## About this exercise
Filter the listing below, keeping only the lines with the word "position".

──────────

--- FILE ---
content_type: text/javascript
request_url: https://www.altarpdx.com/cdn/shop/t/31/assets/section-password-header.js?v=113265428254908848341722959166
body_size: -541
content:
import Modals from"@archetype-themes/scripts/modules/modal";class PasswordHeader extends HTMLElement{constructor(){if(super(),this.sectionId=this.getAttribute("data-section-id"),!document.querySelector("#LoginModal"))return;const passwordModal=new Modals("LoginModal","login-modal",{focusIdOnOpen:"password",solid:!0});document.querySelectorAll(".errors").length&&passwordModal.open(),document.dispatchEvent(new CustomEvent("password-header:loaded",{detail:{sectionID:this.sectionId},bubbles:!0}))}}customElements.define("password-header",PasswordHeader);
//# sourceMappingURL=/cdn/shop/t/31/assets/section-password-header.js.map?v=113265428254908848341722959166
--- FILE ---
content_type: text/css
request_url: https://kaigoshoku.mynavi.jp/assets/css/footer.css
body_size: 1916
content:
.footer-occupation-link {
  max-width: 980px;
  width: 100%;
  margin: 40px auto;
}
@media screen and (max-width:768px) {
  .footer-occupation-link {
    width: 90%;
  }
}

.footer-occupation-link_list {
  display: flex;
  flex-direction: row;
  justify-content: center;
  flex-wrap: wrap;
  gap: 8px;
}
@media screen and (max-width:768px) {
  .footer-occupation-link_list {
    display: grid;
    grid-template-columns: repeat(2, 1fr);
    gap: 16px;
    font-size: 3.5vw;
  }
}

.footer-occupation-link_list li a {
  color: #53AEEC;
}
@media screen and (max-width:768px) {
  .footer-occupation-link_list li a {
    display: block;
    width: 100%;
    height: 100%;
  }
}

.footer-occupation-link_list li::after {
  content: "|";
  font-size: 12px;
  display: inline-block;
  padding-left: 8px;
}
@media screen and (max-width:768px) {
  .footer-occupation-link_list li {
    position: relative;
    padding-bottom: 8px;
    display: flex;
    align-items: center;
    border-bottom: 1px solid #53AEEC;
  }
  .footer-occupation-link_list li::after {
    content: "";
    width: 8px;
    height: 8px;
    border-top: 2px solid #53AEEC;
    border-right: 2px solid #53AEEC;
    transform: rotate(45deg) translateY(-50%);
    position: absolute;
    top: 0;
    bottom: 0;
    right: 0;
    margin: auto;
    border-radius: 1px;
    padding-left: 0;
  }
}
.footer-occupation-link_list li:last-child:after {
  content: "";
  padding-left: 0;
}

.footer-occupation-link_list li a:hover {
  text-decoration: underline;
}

──────────

## Result for this task
    position: relative;
    position: absolute;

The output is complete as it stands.